Whenever a line in the entries below contains the string "contribution", copy that line.
╭─ DATA FOR PROCESSING
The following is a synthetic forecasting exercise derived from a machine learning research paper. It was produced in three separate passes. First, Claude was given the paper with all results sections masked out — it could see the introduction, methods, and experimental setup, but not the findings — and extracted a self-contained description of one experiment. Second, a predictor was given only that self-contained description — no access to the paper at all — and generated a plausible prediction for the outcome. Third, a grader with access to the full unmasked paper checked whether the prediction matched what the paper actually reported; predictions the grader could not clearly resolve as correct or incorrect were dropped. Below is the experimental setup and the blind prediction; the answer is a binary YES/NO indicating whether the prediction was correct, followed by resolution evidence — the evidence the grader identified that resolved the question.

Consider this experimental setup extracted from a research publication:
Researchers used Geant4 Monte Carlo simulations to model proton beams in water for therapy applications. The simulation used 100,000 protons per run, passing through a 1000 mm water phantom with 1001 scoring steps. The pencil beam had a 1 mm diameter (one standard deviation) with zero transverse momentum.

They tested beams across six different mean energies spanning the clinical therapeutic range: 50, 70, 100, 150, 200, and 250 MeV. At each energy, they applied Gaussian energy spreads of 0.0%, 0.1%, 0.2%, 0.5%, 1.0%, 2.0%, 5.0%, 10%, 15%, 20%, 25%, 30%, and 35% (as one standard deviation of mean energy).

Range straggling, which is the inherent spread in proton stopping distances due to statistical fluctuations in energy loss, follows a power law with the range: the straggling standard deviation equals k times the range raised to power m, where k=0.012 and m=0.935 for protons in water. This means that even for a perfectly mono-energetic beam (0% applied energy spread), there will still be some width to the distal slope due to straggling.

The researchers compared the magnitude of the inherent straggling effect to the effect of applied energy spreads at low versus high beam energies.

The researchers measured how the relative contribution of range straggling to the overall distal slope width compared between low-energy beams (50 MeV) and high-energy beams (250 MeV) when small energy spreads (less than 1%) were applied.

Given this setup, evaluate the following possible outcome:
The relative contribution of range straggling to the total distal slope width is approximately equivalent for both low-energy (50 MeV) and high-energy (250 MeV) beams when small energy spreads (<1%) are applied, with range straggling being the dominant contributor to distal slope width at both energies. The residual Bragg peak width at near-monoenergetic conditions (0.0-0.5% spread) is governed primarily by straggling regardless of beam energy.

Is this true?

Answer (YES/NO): NO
╰─
EXERCISE OUTPUT>
The researchers measured how the relative contribution of range straggling to the overall distal slope width compared between low-energy beams (50 MeV) and high-energy beams (250 MeV) when small energy spreads (less than 1%) were applied.
The relative contribution of range straggling to the total distal slope width is approximately equivalent for both low-energy (50 MeV) and high-energy (250 MeV) beams when small energy spreads (<1%) are applied, with range straggling being the dominant contributor to distal slope width at both energies. The residual Bragg peak width at near-monoenergetic conditions (0.0-0.5% spread) is governed primarily by straggling regardless of beam energy.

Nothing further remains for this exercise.